**Task instructions:**
(1) Condense the paragraph of the article on the Toledo water crisis that begins "It is essential to control all sources" into two sentences, keeping its main points.
(2) Write a continuation of the article on the Toledo water crisis, picking up after its final sentence.

**Passage provided:**
================================

Down on the Farm: Where Toledo’s Water Crisis Began

The chorus of voices implicating big agriculture in the Toledo drinking water crisis is growing. 

At a recent hearing hosted by the Lake Erie Legislative Caucus, Adam Rissien, director of agricultural and water policy at the Ohio Environmental Council, called for better agriculture practices to prevent pollution.

Following up in a guest column this week (Aug. 18) on the cleveland.com website, Rissien wrote:

It is essential to control all sources of nutrient pollution to our waterways, including urban sewer overflows and household sewage treatment systems. But the inescapable fact remains that agricultural practices are by far the least regulated of all the nutrient pollution sources. No farmer ever intends to do the wrong thing, and many are implementing good conservation practices. But many more need to follow their example.

In response to the Toledo crisis, the U.S. Department of Agriculture and the state of Ohio are now throwing millions of dollars at Lake Erie to try to keep it from happening again. Unfortunately, that’s been tried before, and the results have become predictable.

================================

**Provided information:**
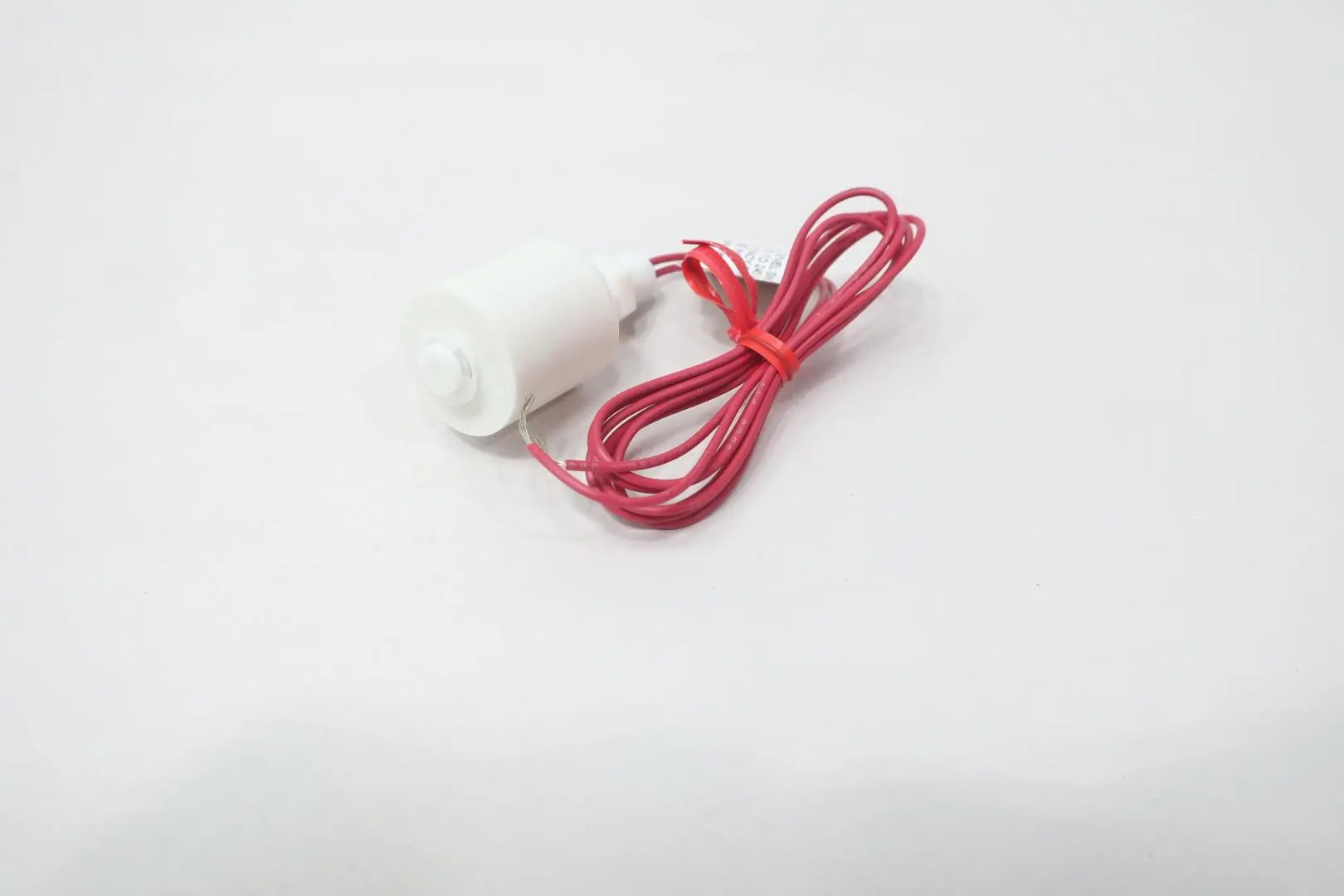 Produktfoto 1 von GEMS 142505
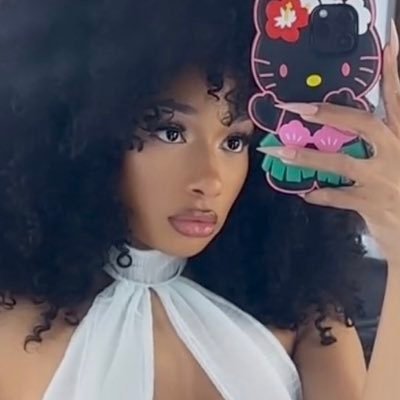 ungodlywests's profile picture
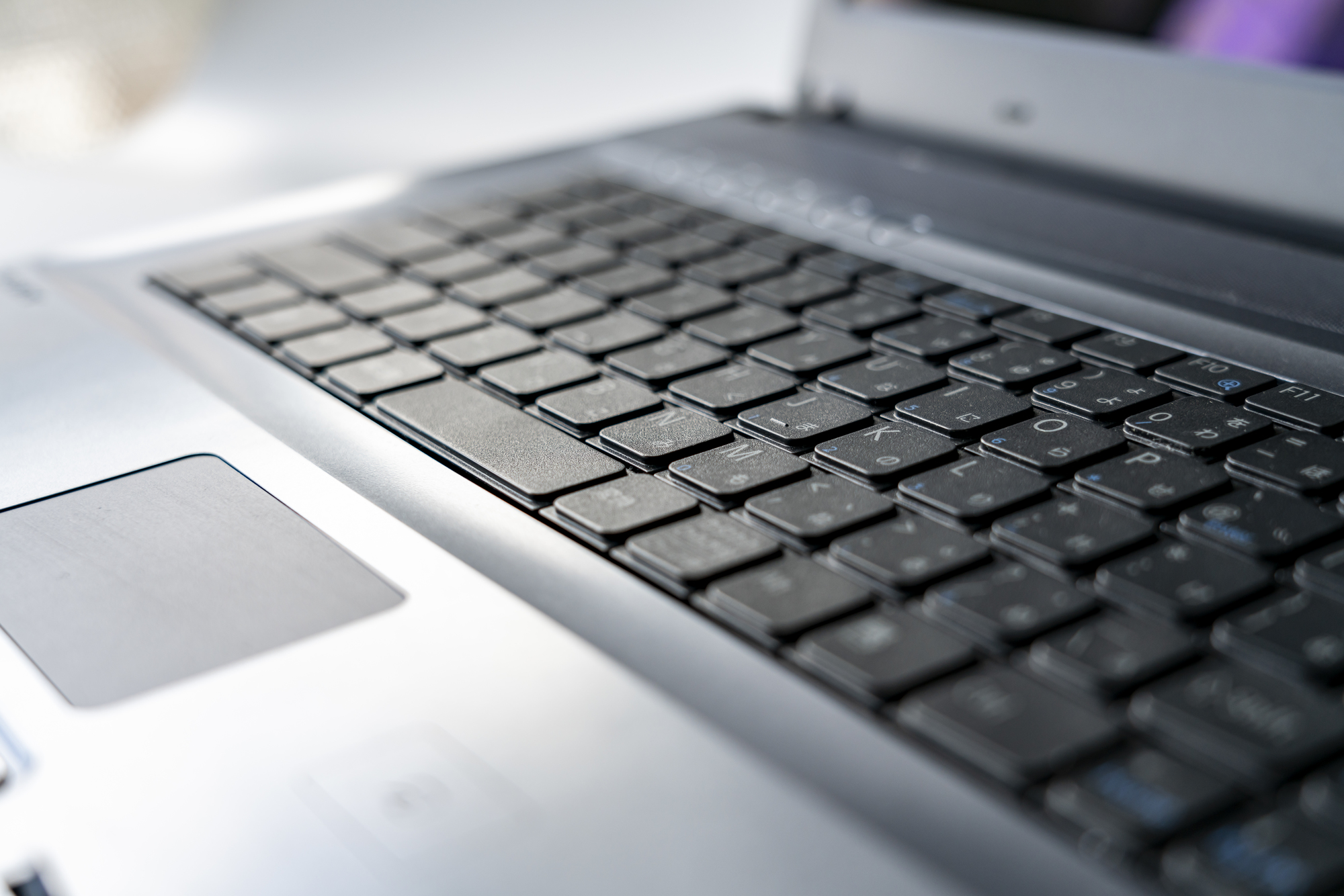 スキャン・スキャニング・スキャナーならスキャンサービス沖縄那覇店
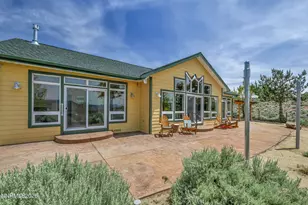 2600 Merrill Rd, Carson City, NV 89706 - Photo 37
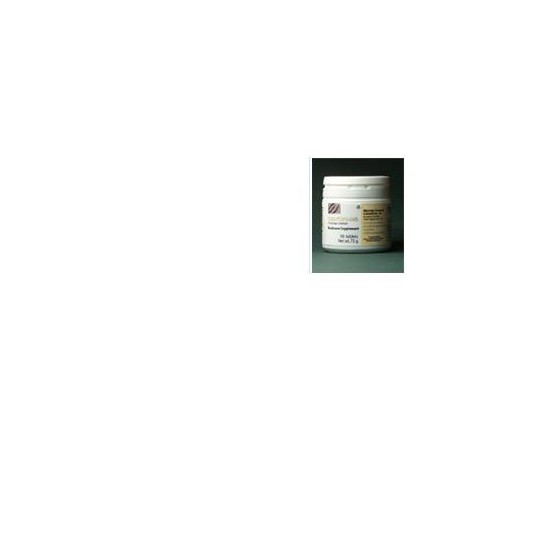 CORDYCEPS MRL 90 COMPRESSE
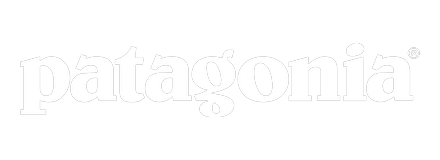 Patagonia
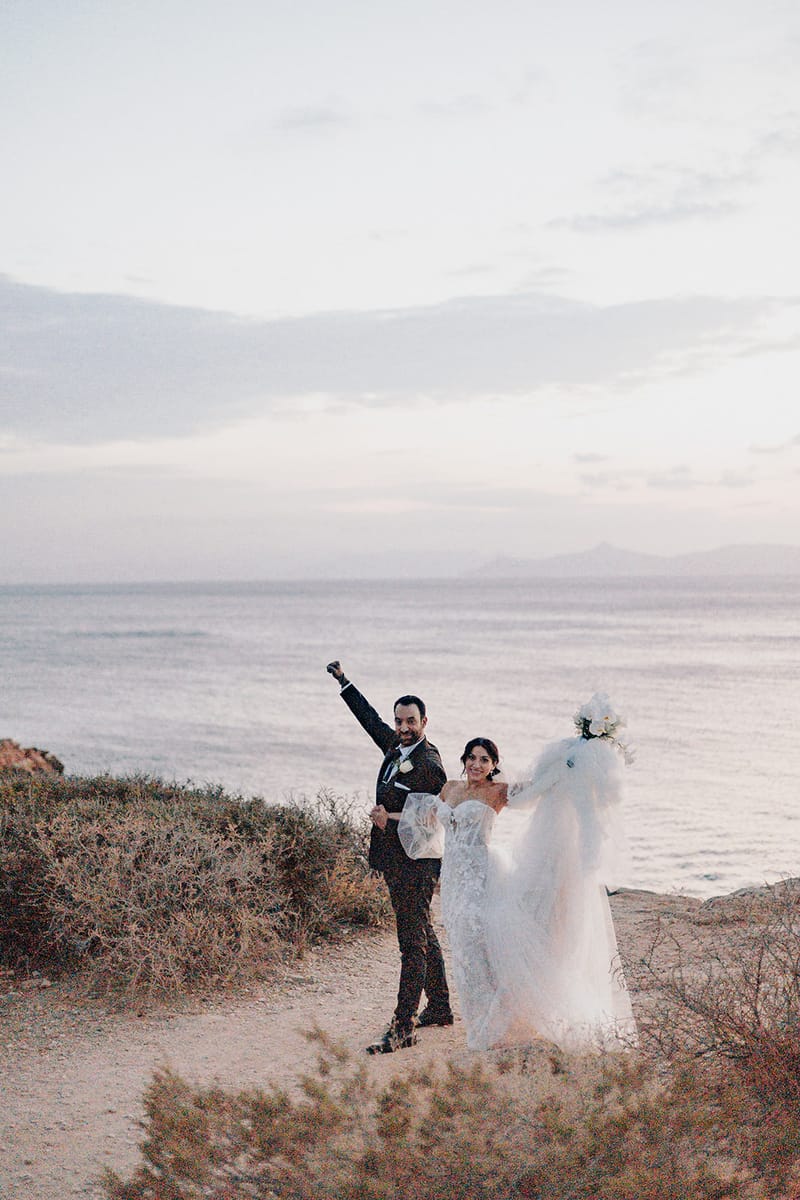 Couple Photos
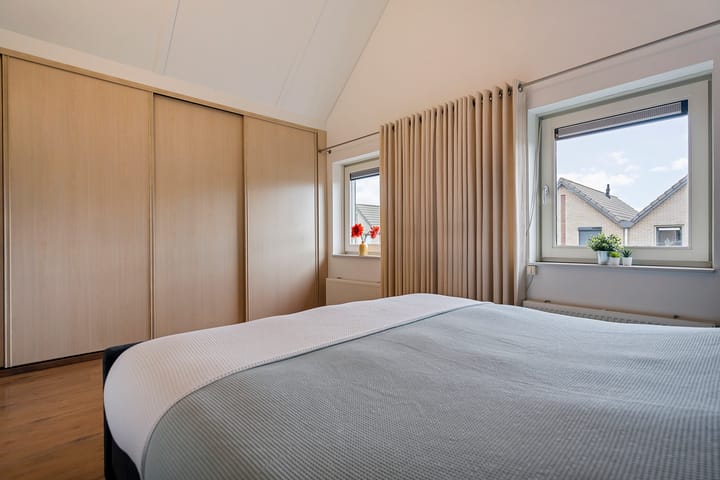 Foto 18 van Westerbaan 30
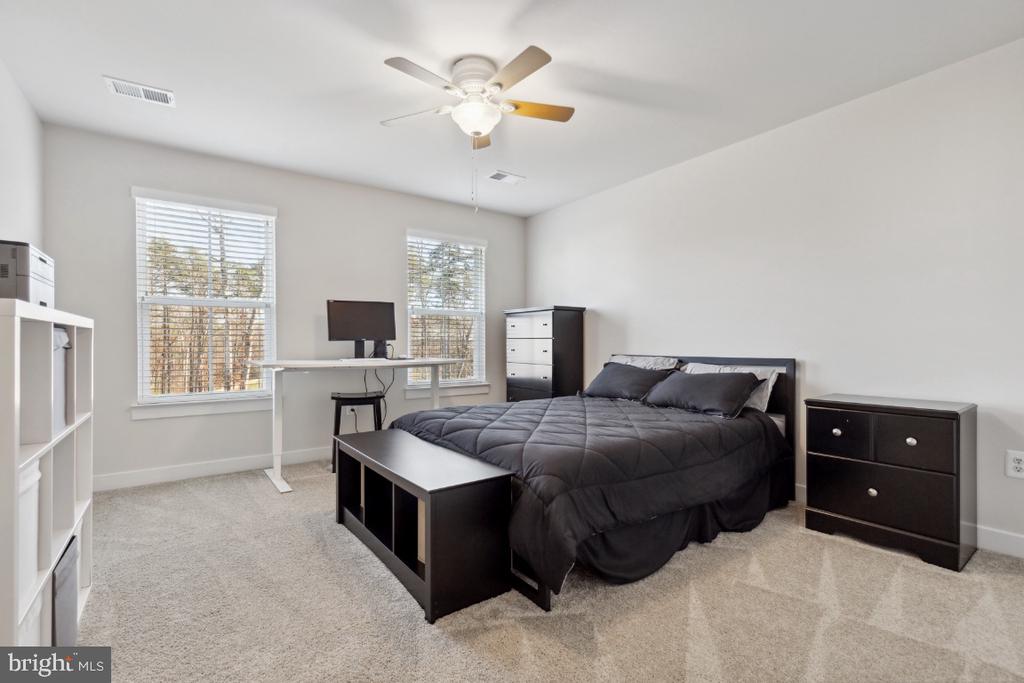 11000 Shady Brook Ct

================================

**Outputs for the tasks:**
(1) All sources of nutrient pollution in waterways must be controlled, including urban sewer overflows and household sewage treatment systems, yet agriculture remains by far the least regulated of them. No farmer intends harm, and many already use good conservation practices, but many more need to follow their example.

(2)
For nearly 70 years, the USDA has relied mostly on voluntary conservation programs that allow farmers to decide for themselves whether or not to use basic conservation measures to prevent runoff from their fields. That runoff can contain high levels of nitrogen and phosphorus that can be hazardous to the health of people and wildlife. 

Simple conservation measures – such as planting strips of grass along rivers and streams that border crop fields – can greatly improve water quality. But when these measures are voluntary, their effectiveness is limited, leading to crises like the one in Toledo.

The solution, as EWG’s Craig Cox said recently, is to regulate farm runoff:

It is past time to require agricultural operations to take basic steps to curb pollution on their fields. Simple, well-understood conservation measures would go a long way toward saving Lake Erie and other waters afflicted with periodic algal blooms.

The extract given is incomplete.